The prisoner concludes that he cannot be hanged unexpectedly at all . In the first known versions of this paradox it is even described that he deduces from it that he will probably not be hanged at all . He is making a logical fallacy because, due to the successful falsification of the executioner's / judge's 2nd statement, he assumes that the 1st statement has also been refuted ( cum hoc ergo propter hoc ). He therefore assumes that both assumptions would be correlated, possibly even causal, with one another.

See also

literature

  • R. Gibbons: "A Primer in Game Theory" Harvester Wheatsheaf, London 2001
  • H. Wiese: “Decision-making and game theory” Springer, Berlin 2002
  • C. Rieck "Game Theory - An Introduction" Rieck, Eschborn 2007
  • T. Pries: "Combat price abuse in economized EC antitrust law" Mohr Siebeck, 2009
  • MJ Holler, G. Illing: “Introduction to Game Theory”, Springer 6th edition, Berlin, 2005
  • S. Berninghaus, KM Ehrhart: Strategic Games: An Introduction to Game Theory , Springer 3rd Edition, Berlin 2010
  • A. Diekmann: "Game theory:" Introduction, examples, experiments ", rororo 2nd edition, 2009
  • J. Neumann and O. Morgenstern: Theory of Games and Economic Behavior , Princeton University Press, 1944, online at archive.org (PDF; 31.6 MB)
  • R. Aumann: "Backward Induction and Common Knowledge of Rationality", Games and Economic Behavior Vol. 8 pages 6-19, 1995
  • MJ Osborne, A. Rubinstein: "A Course in Game Theory". MIT Press p. 135, 1994
  • R. Selten: "The chain store paradox", Theory and Decision Vol. 9, pp. 127-159, 1978
  • R. McKelvey and T. Palfrey: "An experimental study of the centipede game", Econometrica Vol. 60, pages 803-836, 1992
  • TY Chow, "The surprise examination or unexpected hanging paradox," The American Mathematical Monthly Jan 1998

Web links

Individual evidence

  1. ^ J. Neumann and O. Morgenstern: Theory of Games and Economic Behavior , Princeton University Press, 1944.
  2. ^ Robert Gibbons: A Primer in Game Theory , First Edition, Financial Times, Harlow, page 95, 1992
  3. ^ R. Aumann: "Backward Induction and Common Knowledge of Rationality", Games and Economic Behavior Vol. 8 pages 6-19, 1995 | doi = 10.1016 / S0899-8256 (05) 80015-6
  4. ^ MJ Osborne, A. Rubinstein: "A Course in Game Theory". MIT Press, p. 135 1994
  5. D. Borg beams and E. Winter: "A Necessary and sufficient epistemic condition for playing backward induction" Journal of Mathematical Economics., 1995
  6. McKelvey, Richard D., McLennan, Andrew M., and Turocy, Theodore L. (2010).
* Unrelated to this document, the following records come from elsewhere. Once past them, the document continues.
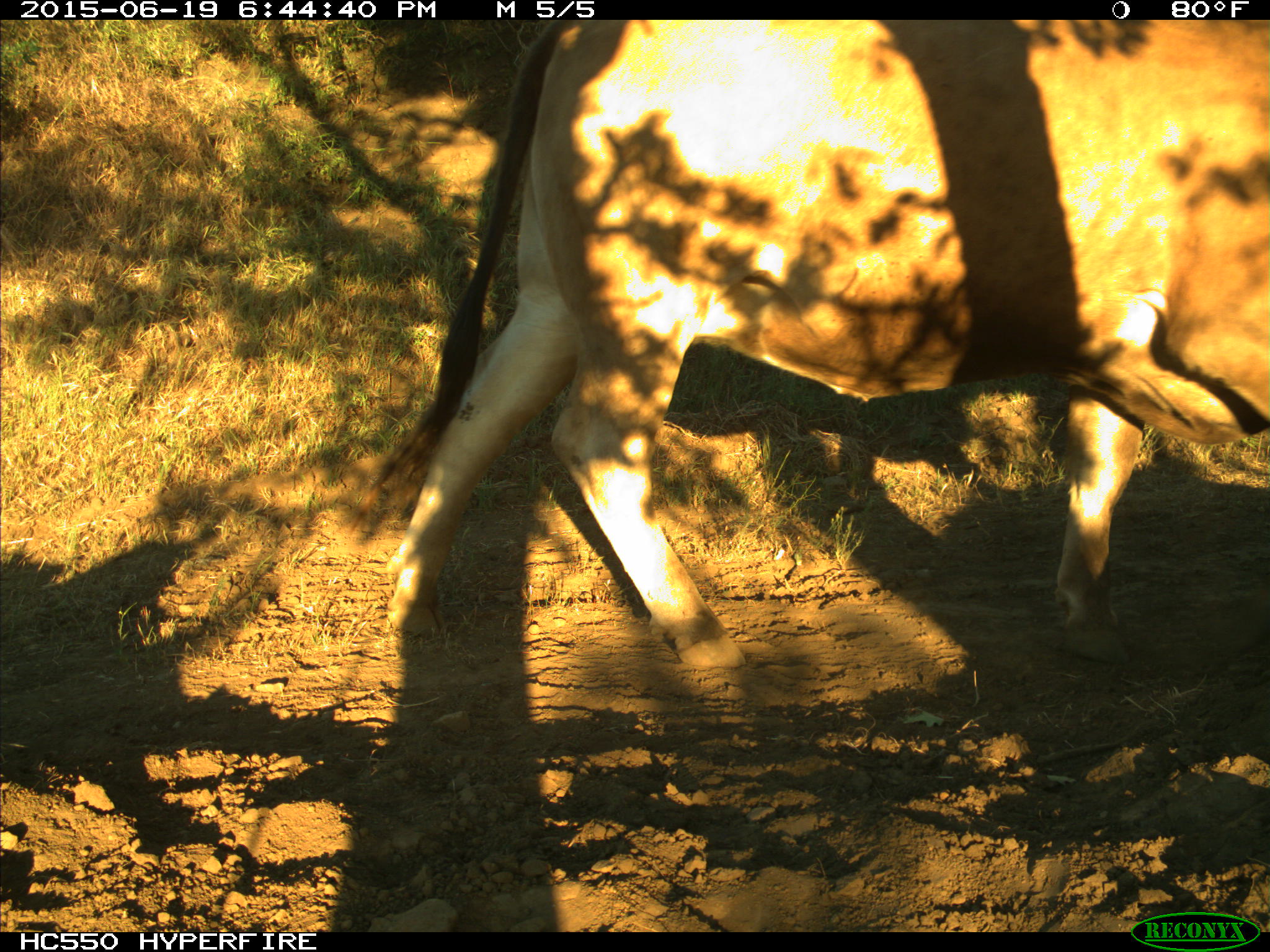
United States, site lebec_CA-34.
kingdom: Animalia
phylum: Chordata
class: Mammalia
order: Artiodactyla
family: Bovidae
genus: Bos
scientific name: Bos taurus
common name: domestic cow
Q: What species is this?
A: Bos taurus (domestic cow).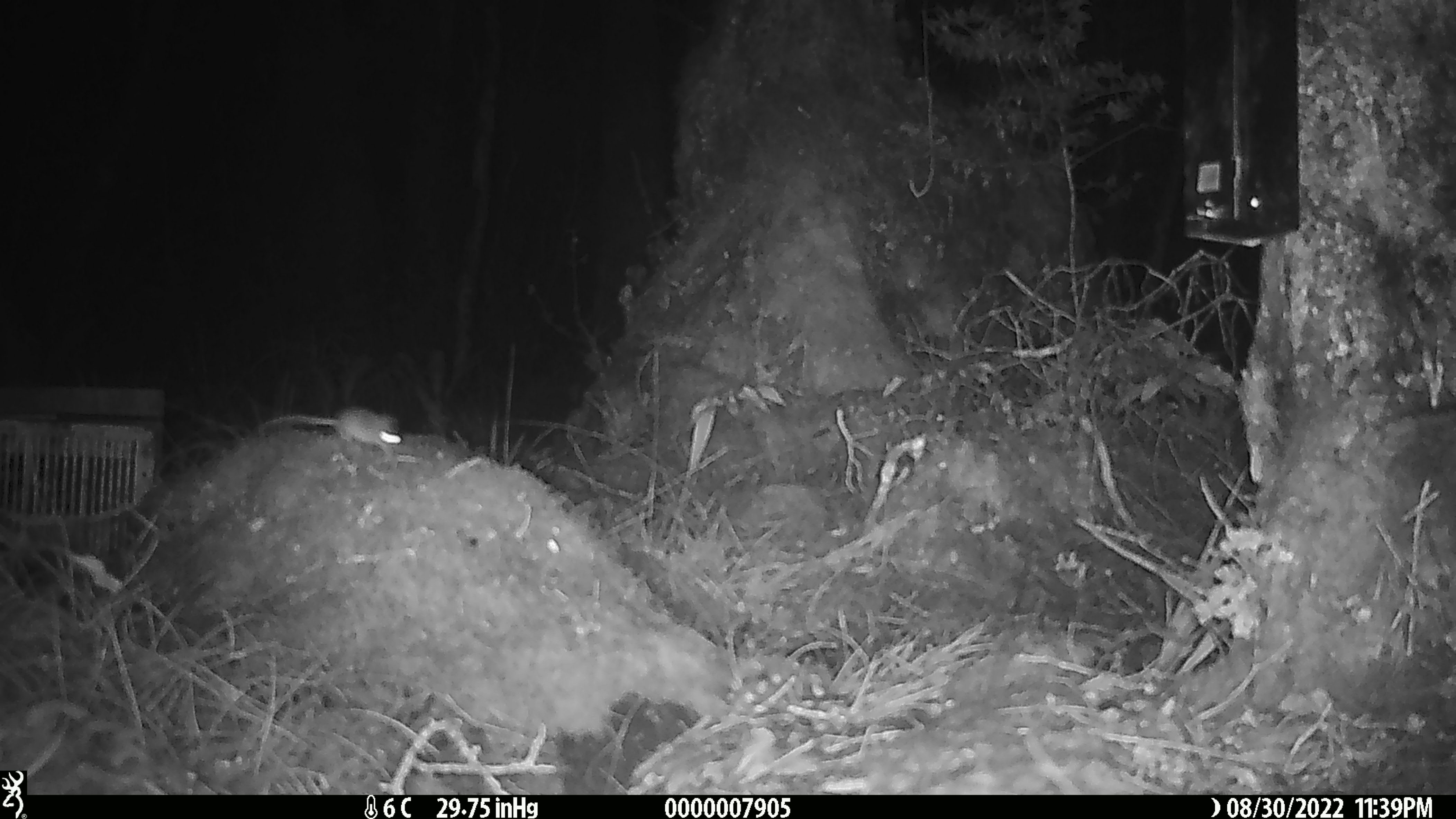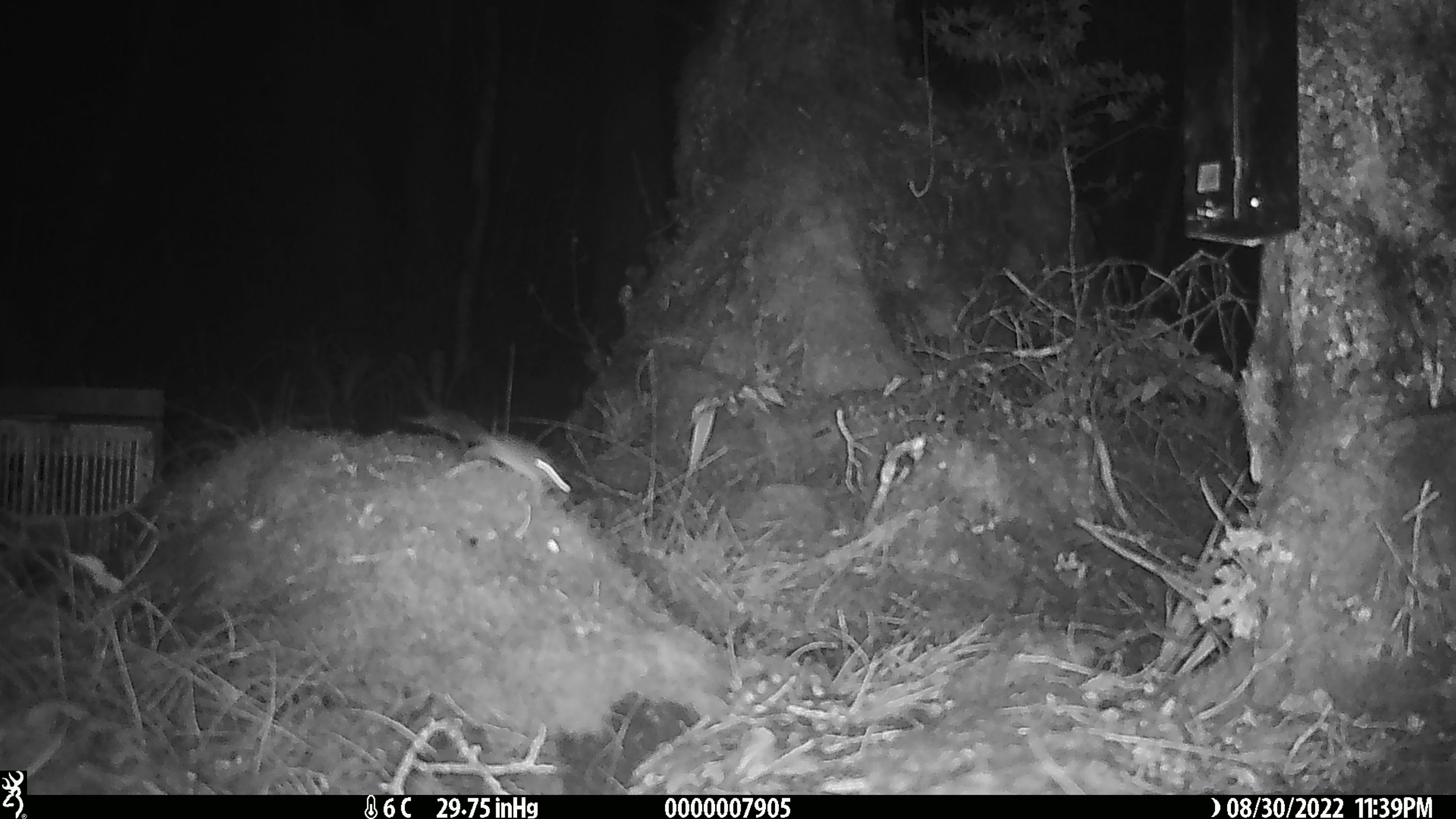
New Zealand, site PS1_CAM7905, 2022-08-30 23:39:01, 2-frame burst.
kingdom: Animalia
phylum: Chordata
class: Mammalia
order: Rodentia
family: Muridae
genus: Mus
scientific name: Mus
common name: mouse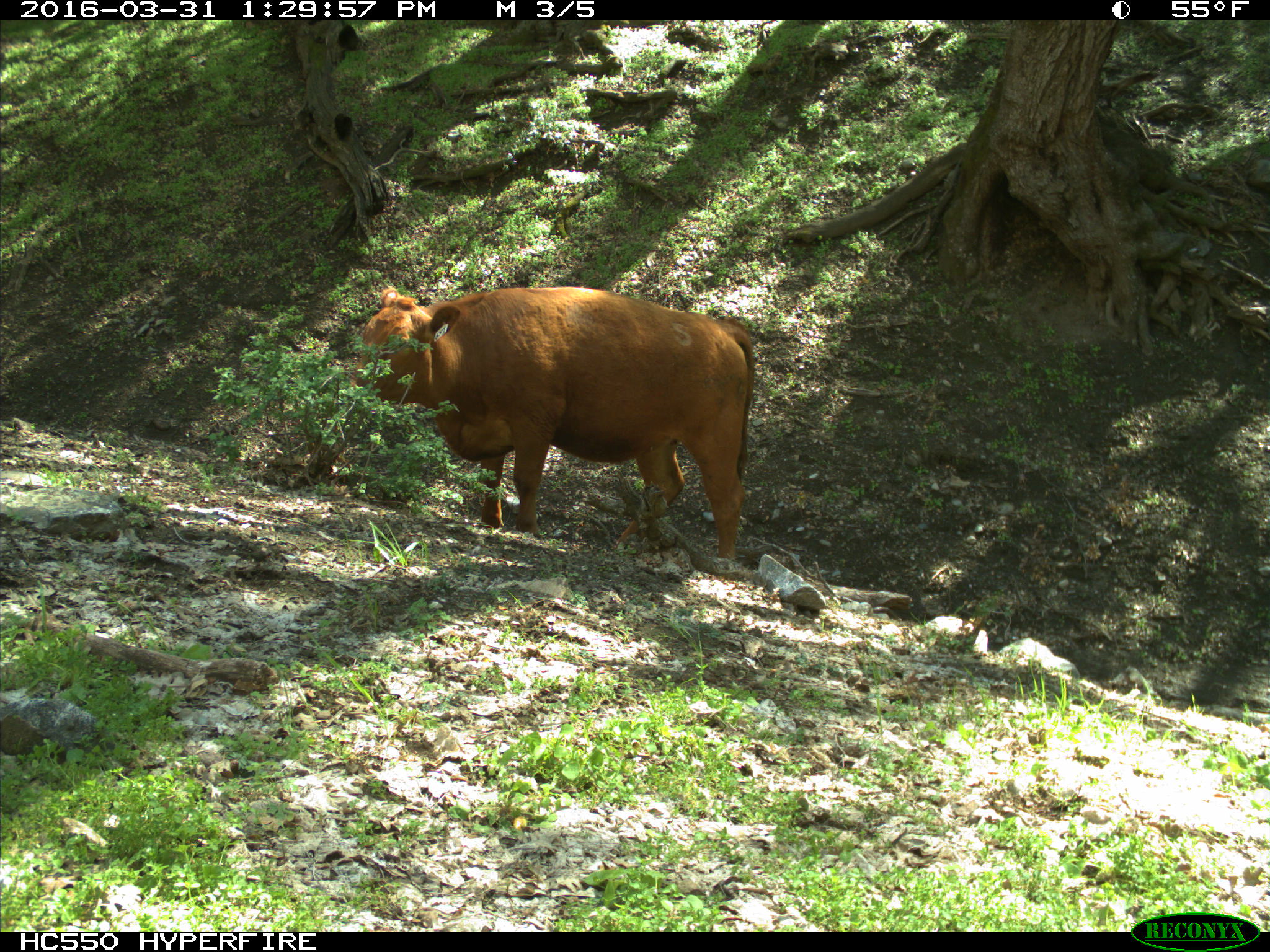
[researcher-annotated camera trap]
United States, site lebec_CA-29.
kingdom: Animalia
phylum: Chordata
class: Mammalia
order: Artiodactyla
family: Bovidae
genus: Bos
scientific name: Bos taurus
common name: domestic cow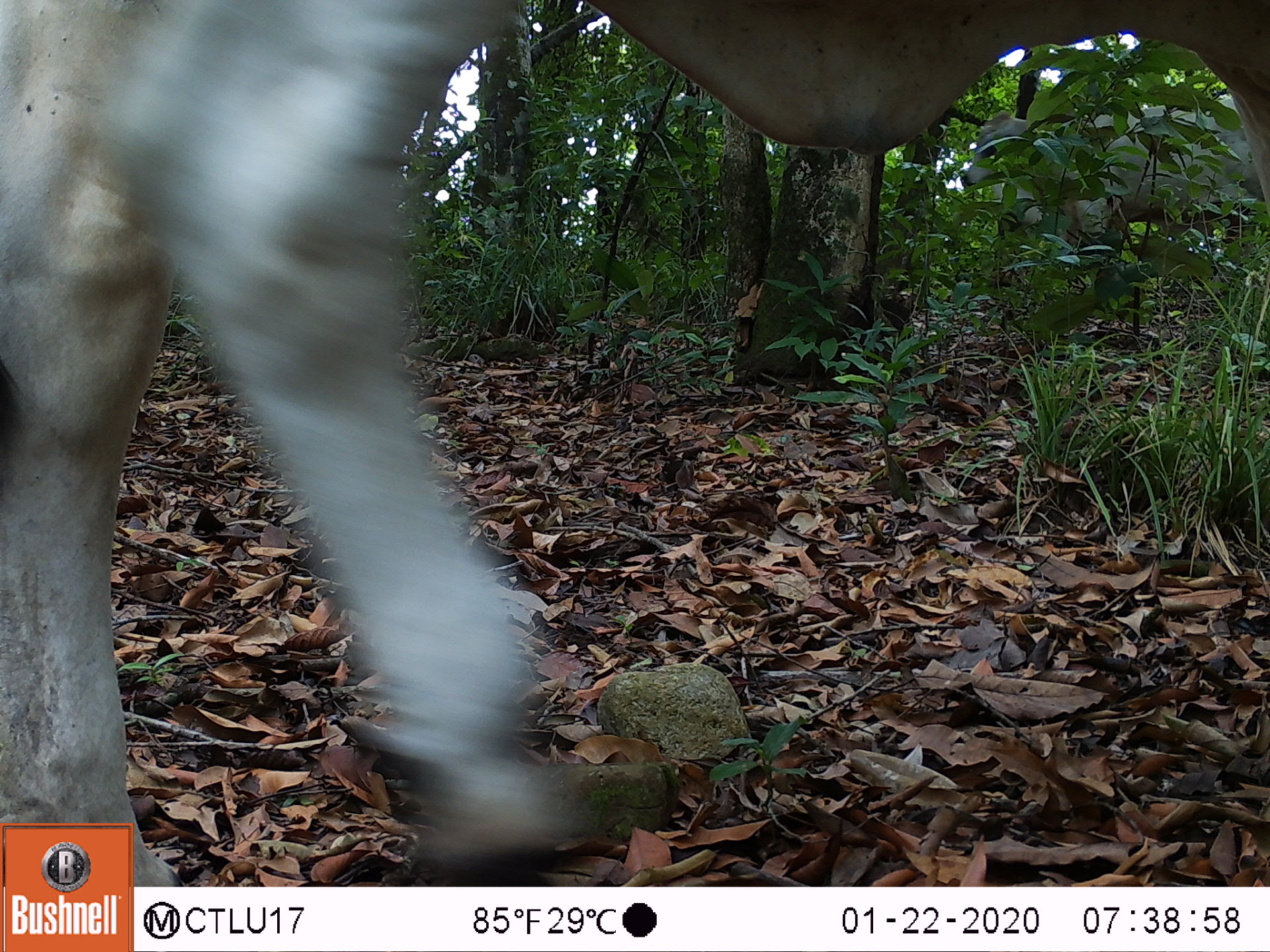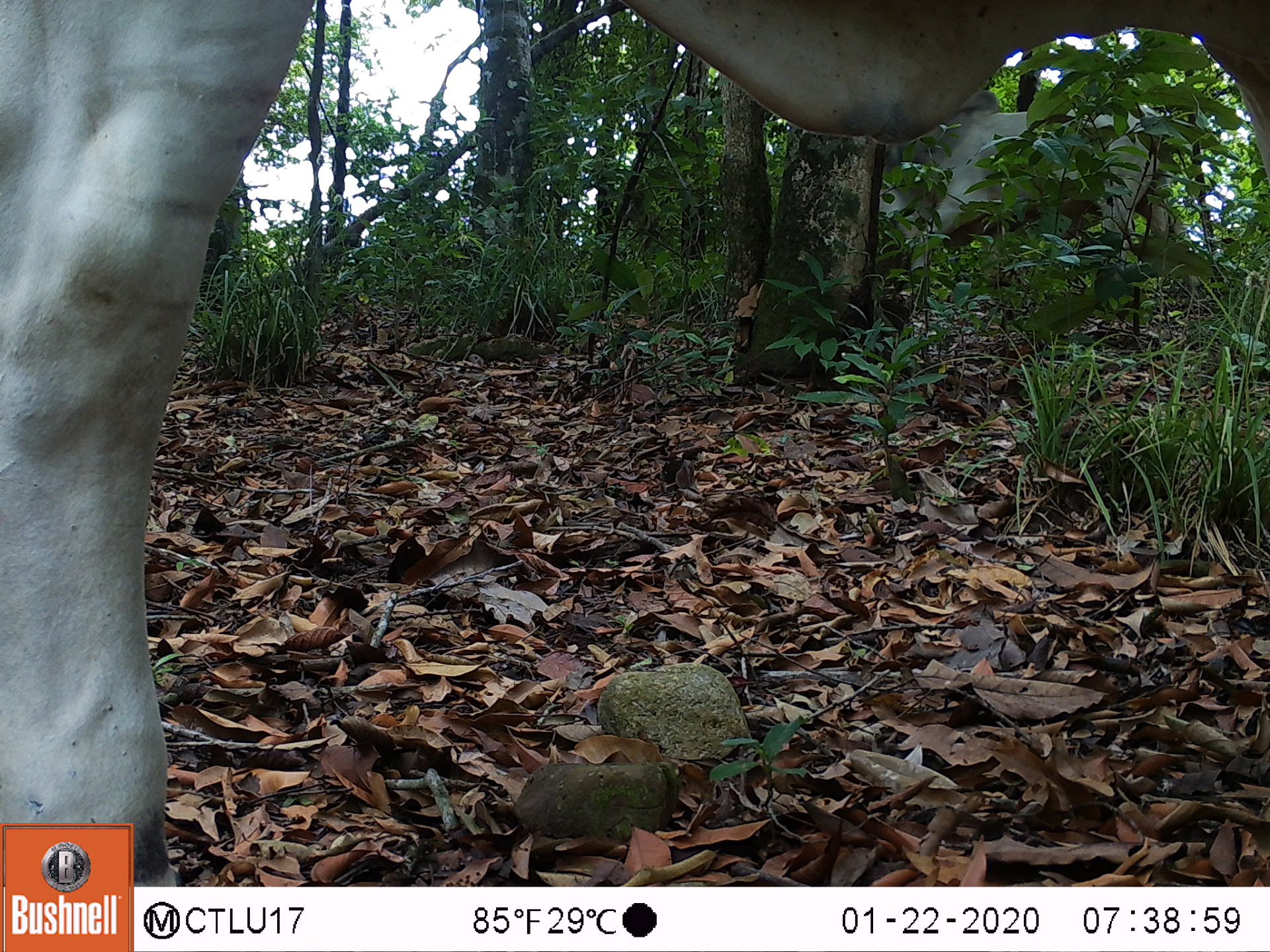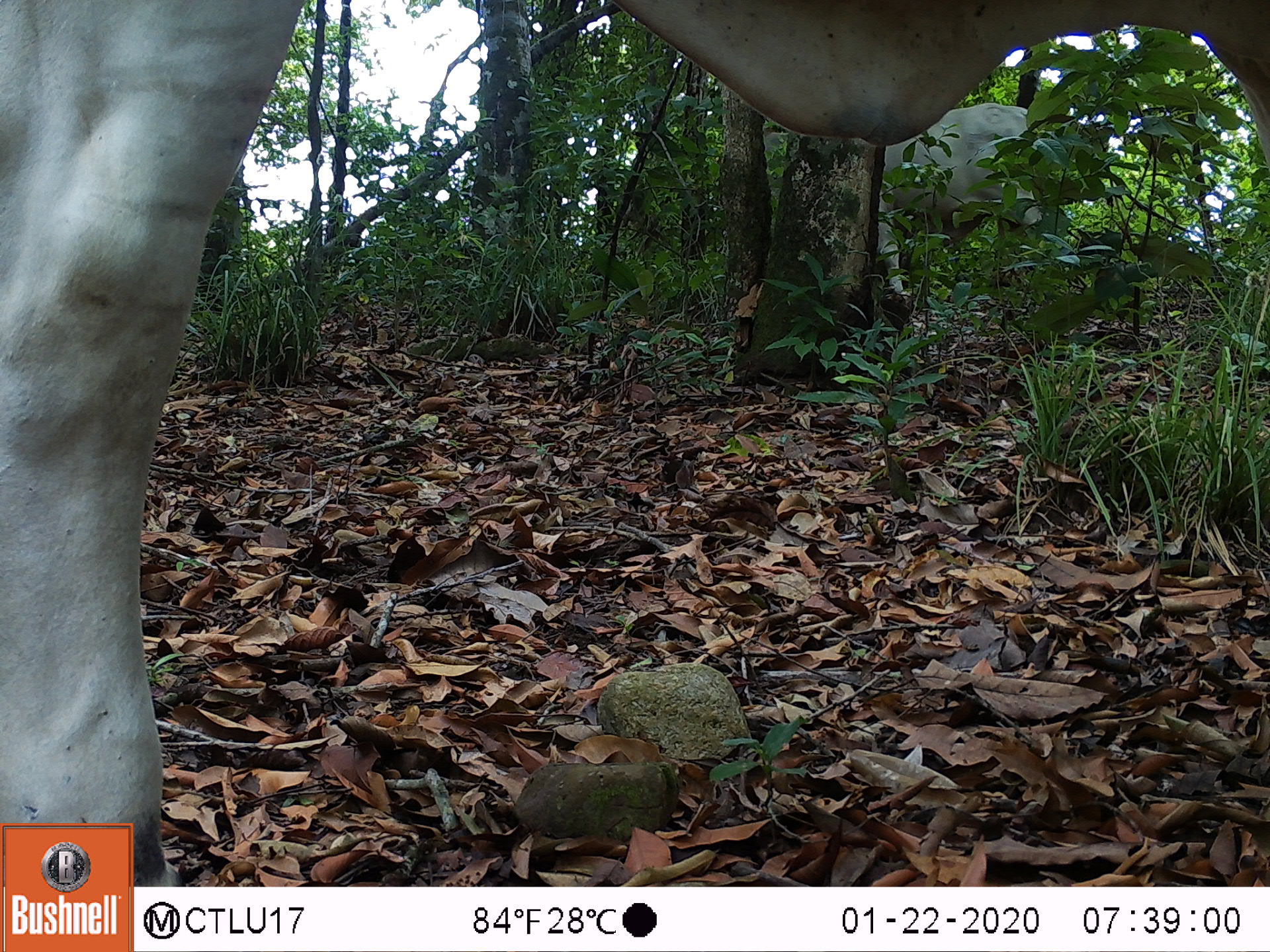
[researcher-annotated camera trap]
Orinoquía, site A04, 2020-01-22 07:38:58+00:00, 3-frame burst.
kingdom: Animalia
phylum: Chordata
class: Mammalia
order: Artiodactyla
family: Bovidae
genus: Bos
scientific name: Bos taurus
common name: cow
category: cattle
Gambit: Software Tools for Game Theory, Version 0.2010.09.01. http://www.gambit-project.org .
  7. R. Selten: "The chain store paradox", Theory and Decision Vol. 9, pages 127-159, 1978 doi = 10.1007 / BF00131770
  8. T. Pries: “Combat price abuse in economized EC antitrust law”, pages 25-27, Mohr Siebeck, 2009, ISBN 3-16-150166-7
  9. ^ R. McKelvey and T. Palfrey: "An experimental study of the centipede game", Econometrica Vol. 60, pages 803-836, 1992.
  10. ^ I. Palacios-Huerta and O. Volij "Field Centipedes", American Economic Review, Vol. 99 pp. 1619–1635, 2009.
  11. ^ TY Chow, "The surprise examination or unexpected hanging paradox," The American Mathematical Monthly Jan 1998
  12. Eric Weisstein: Unexpected Hanging Paradox . In: MathWorld (English).